▸ **About this task**
Answer these questions from the excerpt on drugs for hypertension:
1. Which adverse event did the OCTAVE and OVERTURE trials report more often in patients on dual ACE/NEP inhibition?
2. What twice-daily dose of eplerenone is needed to match the blood-pressure reduction of 50 mg spironolactone twice daily?
3. Which mutant form of the mineralocorticoid receptor, insensitive to spironolactone or eplerenone, did the Ca2+ channel blockers still antagonize?

▸ **Source extract**
--------------------------------------------------
Beside ACE there are other metallopeptidases that convert vasoactive substances, such as ACE2, NEP, or endothelin-converting enzyme (ECE-1). Recent findings indicate a great potential for combined ACE/ECE inhibitors,65 but most research was devoted to the role of NEP and the therapeutic potential of its inhibition. Neutral endopeptidase substrates belong to vasodilators as well as vasoconstrictors and the effect of NEP inhibition on BP is therefore very modest and variable.66 On the other hand, the effect of reduced degradation of vasodilative substances after NEP inhibition might prevail in conditions, when the formation or action of the vasoconstrictors is already blocked. In addition, the design of molecules inhibiting both ACE and NEP is very feasible. One of the most studied vasopeptidase inhibitors, omapatrilat, reduced BP in several models of experimental hypertension67–69 as well as in hypertensive subjects,70 similarly to sampatrilat.71 The trials OCTAVE and OVERTURE supported the benefit of ACE/NEP inhibition in hypertension and heart failure, but they reported a higher incidence of angioedema in patients on dual inhibition.72,73 The most likely explanation is the convergence of both vasopeptidases on bradykinin degradation.66 Therefore the dual AT1R/NEP antagonism (angiotensin receptor and neprilysin inhibitors, ARNI) could show a more favourable tolerance profile. Indeed, LCZ696, a first-in-class ARNI, reduced BP additionally to the effect of valsartan, without being associated with occurrence of angioedema in a Phase II study in mild to moderate hypertensive patients.74 Furthermore, ARNIs cause increased natriuretic peptide concentrations. In primates, natriuretic peptides lead to lipolysis, a fact that might be therapeutically exploited but that also calls for careful characterization of these effects.75
Spironolactone and eplerenone are mineralocorticoid-receptor blocking agents (MRAs) used for to block the epithelial and non-epithelial actions of aldosterone. These compounds reduce BP,76–78 diminish urine protein excretion,79,80 and confer CV gain in heart failure apparently independently of volume alterations.81–83 The use of MRAs in the treatment of hypertension and, in particular, resistant hypertension has stepped up over the past decade with the growing appreciation for the role of aldosteronism in this disease state.84,85 In addition, there is an evolving understanding of aldosterone as a downstream effector for some BP-independent Ang II-mediated unfavourable effects.86
The BP reduction after spironolactone is conferred similarly in hypertensives with and without primary aldosteronism (though here higher dose is required), independently of ethnicity and urinary aldosterone excretion and it occurs within weeks and persists indeﬁnitely.76 Spironolactone might also reduce the apnoea-hypopnea index in patients with resistant hypertension and sleep apnoea.87 In head-to-head comparison with spironolactone, eplerenone shows comparable BP reduction in the treatment of essential or hyperaldosteronism-associated hypertension.77,88,89 However, the mg-for-mg BP-lowering effect of eplerenone is lower than that of spironolactone, with 200 mg eplerenone b.i.d. required to achieve BP reduction comparable with 50 mg spironolactone b.i.d. (that produces 1.3–2 times greater reduction than same eplerenone dosage).77,90
Spironolactone has gained considerable traction for use in resistant hypertension, but its poor selectivity for mineralocorticoid receptors (MR) often results in progesterone and testosterone-dependent adverse effects, such as loss of libido, menstrual irregularities, painful enlargement of the breasts with nipple tenderness, and gynaecomastia. Eplerenone is much less frequently associated with these adverse conditions and might serve as a substitute for spironolactone in patients with gynaecomastia.89 However, hyperkalaemia (possibly life threatening) occurs with all MRAs and should always be anticipated.90
Recently, some Ca2+ channel blockers were reported to antagonize the MR as well.91 This action, specific to dihydropyridine derivates (e.g. nimodipine), might explain their beneficial effect on cerebral ischaemia and stroke.91 Molecules with dual action on MR and Ca2+ channels might represent a novel and interesting approach to reduce BP and prevent/treat hypertensive end-organ damage. Moreover, they antagonized the MR even in S810L mutant form that is insensitive to spironolactone or eplerenone.91 This finding highlighted the possibility to develop dihydropyridines with more potent and selective action on the MR. Some such compounds (WO2005097118; DE102005034267, BR-4628) are already in development91–93 and they might evolve to a putative non-steroid generation of MRAs.
--------------------------------------------------
▸ **Provided information**
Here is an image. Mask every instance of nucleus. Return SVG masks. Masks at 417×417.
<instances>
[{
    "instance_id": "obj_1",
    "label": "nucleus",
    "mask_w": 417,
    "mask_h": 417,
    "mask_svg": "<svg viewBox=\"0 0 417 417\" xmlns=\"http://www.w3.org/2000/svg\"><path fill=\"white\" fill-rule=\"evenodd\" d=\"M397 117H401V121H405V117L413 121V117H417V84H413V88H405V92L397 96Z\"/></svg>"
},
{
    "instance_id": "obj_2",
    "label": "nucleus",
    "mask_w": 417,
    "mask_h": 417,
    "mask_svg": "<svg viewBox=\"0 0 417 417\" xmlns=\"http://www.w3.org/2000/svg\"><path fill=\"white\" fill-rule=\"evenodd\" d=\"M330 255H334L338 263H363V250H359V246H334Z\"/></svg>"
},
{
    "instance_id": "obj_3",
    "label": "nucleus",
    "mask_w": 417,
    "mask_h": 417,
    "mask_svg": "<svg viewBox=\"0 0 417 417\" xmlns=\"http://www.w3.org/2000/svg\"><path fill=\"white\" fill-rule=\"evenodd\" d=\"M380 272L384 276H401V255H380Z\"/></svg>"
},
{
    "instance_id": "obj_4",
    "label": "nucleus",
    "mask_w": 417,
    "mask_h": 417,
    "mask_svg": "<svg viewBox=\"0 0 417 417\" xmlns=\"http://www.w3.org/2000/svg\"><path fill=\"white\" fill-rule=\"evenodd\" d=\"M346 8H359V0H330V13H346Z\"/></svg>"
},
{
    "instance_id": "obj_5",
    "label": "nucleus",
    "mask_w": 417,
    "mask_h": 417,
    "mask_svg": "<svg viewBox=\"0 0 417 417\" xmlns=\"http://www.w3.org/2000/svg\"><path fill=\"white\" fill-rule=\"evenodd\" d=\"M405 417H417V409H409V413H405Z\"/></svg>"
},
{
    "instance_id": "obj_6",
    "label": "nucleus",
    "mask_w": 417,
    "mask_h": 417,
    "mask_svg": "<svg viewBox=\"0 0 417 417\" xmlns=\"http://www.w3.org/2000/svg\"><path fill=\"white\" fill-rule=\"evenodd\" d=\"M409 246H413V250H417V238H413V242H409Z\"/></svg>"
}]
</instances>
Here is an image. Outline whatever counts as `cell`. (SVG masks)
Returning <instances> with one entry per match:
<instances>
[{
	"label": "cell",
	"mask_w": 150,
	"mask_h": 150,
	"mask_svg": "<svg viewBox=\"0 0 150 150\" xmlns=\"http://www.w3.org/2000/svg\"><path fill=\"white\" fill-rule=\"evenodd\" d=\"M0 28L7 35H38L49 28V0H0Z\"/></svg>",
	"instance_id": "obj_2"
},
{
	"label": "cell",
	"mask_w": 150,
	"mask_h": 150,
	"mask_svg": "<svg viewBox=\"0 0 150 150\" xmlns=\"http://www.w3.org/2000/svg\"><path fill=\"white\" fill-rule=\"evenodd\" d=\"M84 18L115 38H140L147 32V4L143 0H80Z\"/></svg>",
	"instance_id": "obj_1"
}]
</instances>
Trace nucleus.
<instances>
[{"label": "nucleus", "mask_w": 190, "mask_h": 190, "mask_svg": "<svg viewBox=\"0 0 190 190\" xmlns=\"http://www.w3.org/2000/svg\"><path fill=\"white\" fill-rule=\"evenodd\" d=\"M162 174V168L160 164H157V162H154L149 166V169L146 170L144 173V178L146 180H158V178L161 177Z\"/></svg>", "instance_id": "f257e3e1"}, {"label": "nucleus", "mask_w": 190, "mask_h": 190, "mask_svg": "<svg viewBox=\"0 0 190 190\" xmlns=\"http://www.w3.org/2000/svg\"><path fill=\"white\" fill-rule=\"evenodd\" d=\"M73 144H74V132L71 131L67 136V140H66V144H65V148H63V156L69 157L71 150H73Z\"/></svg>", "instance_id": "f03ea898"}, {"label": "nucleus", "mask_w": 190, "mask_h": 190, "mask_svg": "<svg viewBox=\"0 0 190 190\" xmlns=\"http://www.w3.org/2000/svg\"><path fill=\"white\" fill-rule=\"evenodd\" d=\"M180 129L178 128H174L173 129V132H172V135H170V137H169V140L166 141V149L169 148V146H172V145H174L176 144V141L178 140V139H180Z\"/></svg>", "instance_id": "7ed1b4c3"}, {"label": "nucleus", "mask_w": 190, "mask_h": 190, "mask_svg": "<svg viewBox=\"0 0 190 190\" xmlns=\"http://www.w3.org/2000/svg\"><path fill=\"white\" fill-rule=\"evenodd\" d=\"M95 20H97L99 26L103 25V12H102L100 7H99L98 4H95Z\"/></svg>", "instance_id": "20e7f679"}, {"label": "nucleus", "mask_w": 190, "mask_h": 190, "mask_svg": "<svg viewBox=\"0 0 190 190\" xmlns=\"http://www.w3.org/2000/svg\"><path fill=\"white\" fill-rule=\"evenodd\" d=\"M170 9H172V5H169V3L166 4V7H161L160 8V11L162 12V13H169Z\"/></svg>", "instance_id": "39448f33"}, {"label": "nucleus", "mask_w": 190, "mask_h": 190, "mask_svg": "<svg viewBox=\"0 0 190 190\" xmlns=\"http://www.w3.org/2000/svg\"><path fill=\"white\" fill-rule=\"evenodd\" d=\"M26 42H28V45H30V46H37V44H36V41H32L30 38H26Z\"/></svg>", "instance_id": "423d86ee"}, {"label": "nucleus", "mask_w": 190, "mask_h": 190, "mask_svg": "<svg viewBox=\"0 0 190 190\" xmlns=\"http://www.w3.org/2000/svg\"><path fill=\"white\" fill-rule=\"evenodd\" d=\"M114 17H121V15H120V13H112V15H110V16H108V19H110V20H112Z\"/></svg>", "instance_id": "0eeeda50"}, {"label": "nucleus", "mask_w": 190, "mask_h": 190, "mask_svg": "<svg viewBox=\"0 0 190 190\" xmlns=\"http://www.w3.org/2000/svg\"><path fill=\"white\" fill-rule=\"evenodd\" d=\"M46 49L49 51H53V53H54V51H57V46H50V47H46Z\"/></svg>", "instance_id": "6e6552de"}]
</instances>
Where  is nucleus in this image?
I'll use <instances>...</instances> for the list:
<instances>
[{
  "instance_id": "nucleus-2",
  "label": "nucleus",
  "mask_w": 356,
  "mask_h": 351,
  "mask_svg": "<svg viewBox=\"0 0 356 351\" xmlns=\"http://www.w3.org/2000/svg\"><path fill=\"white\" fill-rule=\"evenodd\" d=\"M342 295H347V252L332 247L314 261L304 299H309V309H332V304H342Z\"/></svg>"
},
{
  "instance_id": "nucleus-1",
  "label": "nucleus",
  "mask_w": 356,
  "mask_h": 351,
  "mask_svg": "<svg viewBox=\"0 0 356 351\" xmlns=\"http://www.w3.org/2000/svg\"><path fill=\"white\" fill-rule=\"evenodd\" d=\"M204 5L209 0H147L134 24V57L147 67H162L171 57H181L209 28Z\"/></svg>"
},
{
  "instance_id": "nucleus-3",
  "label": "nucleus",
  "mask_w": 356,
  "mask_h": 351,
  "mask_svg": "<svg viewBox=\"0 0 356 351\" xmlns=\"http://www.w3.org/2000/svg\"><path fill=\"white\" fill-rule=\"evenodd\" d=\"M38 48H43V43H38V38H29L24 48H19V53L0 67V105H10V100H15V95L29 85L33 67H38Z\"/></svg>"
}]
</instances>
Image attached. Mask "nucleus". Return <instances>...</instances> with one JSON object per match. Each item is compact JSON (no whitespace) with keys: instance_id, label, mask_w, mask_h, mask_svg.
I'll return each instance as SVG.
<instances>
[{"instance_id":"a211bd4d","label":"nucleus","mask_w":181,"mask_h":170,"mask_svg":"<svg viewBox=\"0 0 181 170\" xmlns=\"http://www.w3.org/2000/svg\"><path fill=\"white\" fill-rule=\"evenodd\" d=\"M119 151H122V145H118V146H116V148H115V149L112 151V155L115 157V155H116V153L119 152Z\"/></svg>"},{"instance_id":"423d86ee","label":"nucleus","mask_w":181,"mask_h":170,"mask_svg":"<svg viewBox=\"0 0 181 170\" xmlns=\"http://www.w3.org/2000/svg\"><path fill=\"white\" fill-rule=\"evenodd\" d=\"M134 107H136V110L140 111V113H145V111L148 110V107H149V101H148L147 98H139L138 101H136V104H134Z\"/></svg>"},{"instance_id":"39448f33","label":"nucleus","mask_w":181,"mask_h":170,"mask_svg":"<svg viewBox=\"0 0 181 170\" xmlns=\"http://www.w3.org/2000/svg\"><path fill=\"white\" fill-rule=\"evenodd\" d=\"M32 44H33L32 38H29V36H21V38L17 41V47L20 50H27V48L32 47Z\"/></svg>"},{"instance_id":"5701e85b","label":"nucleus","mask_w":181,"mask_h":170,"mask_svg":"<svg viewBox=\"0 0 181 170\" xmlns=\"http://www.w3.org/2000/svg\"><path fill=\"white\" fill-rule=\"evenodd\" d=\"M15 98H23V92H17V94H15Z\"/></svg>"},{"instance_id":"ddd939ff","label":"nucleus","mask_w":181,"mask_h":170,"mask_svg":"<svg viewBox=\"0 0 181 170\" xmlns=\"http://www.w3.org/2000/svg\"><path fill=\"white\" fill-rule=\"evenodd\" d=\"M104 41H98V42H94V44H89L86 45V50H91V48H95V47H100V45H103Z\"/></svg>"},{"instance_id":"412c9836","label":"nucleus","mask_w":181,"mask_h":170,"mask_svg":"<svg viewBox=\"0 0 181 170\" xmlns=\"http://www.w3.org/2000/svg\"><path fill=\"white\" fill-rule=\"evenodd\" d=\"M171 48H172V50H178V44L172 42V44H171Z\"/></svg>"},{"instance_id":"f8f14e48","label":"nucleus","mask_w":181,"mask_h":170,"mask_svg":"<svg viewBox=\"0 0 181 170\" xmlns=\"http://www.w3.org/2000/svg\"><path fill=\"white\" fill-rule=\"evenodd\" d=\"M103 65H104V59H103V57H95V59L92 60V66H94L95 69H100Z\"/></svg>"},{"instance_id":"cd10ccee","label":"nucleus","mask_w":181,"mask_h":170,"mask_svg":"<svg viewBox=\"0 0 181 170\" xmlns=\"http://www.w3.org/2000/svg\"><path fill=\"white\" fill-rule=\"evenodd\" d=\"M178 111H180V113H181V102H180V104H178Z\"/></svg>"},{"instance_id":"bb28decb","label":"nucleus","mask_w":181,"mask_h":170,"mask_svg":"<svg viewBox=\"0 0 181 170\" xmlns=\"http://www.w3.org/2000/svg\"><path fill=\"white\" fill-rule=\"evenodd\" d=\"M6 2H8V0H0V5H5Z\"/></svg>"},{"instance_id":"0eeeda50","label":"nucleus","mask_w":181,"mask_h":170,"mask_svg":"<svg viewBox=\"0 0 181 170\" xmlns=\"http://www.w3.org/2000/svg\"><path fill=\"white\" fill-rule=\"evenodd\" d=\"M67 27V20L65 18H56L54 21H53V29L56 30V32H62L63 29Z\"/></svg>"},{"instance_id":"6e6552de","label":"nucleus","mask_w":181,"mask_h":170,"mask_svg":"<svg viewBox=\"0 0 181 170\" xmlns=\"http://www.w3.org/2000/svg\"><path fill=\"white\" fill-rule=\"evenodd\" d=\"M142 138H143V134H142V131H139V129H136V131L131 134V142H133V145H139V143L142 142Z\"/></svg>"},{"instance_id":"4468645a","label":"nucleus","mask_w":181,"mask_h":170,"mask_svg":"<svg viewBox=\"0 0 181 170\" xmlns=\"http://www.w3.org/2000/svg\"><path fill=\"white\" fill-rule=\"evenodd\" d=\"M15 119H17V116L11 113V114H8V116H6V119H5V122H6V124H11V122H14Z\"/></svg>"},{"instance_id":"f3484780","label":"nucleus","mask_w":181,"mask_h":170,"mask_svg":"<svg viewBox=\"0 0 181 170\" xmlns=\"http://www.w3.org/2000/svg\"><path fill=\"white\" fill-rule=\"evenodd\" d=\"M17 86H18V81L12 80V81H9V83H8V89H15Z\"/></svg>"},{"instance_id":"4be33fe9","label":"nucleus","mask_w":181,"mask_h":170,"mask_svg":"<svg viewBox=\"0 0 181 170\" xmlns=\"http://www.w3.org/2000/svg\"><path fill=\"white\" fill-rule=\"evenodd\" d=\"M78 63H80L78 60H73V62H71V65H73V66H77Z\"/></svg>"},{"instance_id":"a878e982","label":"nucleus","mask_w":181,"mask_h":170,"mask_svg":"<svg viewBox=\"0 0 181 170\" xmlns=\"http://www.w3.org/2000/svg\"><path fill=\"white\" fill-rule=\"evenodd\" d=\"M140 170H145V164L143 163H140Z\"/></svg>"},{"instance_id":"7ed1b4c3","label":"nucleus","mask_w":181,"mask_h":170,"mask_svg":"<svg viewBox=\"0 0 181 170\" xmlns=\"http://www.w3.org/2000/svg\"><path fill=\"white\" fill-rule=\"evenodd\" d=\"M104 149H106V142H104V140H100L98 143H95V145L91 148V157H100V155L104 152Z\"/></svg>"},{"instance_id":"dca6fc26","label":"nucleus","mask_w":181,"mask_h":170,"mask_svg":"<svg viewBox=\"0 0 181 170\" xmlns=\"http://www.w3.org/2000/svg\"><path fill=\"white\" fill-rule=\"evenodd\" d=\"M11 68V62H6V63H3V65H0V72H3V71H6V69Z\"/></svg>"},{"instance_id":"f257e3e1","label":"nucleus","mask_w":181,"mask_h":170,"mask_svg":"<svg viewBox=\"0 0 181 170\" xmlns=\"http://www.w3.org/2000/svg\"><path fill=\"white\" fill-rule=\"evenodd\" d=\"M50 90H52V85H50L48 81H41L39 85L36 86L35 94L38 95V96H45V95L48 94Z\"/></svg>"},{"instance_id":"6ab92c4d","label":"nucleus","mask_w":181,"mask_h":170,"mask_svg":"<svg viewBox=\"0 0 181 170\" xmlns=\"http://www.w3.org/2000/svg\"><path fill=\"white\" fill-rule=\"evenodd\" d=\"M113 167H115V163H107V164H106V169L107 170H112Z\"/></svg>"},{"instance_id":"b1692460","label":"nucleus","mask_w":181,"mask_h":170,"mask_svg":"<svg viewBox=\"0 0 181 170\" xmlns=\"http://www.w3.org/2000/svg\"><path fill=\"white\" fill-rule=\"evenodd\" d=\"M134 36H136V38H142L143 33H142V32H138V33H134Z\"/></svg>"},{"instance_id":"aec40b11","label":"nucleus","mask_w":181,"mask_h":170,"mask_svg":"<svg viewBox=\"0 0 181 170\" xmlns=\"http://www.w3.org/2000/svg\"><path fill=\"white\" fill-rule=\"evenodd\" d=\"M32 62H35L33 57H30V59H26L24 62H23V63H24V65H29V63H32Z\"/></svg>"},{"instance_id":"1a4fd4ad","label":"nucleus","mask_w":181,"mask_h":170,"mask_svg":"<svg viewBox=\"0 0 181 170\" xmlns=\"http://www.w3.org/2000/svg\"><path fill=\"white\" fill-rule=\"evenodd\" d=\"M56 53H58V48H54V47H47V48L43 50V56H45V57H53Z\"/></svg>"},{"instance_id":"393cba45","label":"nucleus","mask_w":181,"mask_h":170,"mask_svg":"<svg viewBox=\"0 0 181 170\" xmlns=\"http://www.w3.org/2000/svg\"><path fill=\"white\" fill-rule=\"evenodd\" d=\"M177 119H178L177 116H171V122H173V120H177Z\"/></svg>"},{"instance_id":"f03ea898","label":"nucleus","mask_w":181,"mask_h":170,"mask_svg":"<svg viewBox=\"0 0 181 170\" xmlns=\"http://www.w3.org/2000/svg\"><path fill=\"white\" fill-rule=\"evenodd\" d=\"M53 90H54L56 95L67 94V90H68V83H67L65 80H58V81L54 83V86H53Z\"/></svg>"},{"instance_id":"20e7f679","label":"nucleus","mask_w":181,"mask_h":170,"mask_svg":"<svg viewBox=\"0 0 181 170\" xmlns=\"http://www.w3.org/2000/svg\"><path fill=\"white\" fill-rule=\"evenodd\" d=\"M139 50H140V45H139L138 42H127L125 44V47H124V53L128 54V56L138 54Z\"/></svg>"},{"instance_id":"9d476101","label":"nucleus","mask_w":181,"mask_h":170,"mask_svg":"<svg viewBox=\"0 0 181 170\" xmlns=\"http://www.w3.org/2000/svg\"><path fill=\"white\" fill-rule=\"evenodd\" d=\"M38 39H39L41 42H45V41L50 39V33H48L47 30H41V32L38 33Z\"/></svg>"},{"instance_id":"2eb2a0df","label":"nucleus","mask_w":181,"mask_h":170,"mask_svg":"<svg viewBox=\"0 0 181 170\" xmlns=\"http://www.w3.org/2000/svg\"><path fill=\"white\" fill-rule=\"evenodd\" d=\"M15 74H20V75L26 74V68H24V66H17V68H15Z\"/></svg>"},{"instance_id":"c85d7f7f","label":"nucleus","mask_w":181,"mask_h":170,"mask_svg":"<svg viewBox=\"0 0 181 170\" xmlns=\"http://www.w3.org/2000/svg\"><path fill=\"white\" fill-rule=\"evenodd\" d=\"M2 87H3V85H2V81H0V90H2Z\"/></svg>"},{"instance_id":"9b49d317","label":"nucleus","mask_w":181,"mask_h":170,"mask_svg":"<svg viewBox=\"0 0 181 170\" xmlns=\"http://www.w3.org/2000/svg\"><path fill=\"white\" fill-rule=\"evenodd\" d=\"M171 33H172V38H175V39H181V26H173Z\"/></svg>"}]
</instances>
--------------------------------------------------
▸ **Solution to the exercise**
1. Angioedema
2. 200 mg
3. S810L